BRIEF: A full, word-for-word copy of the listing below is needed; leave the images out of it.

SUPPLIED MATERIAL:
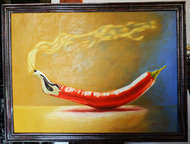 Chilli by Dipto Narayan Chattopadhyay, Surrealism Painting, Oil on Canvas, Beige color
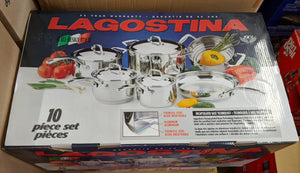 LAGOSTINA Stainless Steel 10 PC Cookware Set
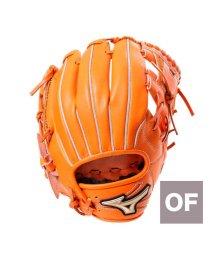 MIZUNO/ミズノ MIZUNO ユニセックス 軟式野球 野手用グラブ グローバルエリート RG ブランドアンバサダーセレクション 1AJGY16303 MZ19/501772080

EXERCISE SOLUTION:
 Chilli by Dipto Narayan Chattopadhyay, Surrealism Painting, Oil on Canvas, Beige color
 LAGOSTINA Stainless Steel 10 PC Cookware Set
 MIZUNO/ミズノ MIZUNO ユニセックス 軟式野球 野手用グラブ グローバルエリート RG ブランドアンバサダーセレクション 1AJGY16303 MZ19/501772080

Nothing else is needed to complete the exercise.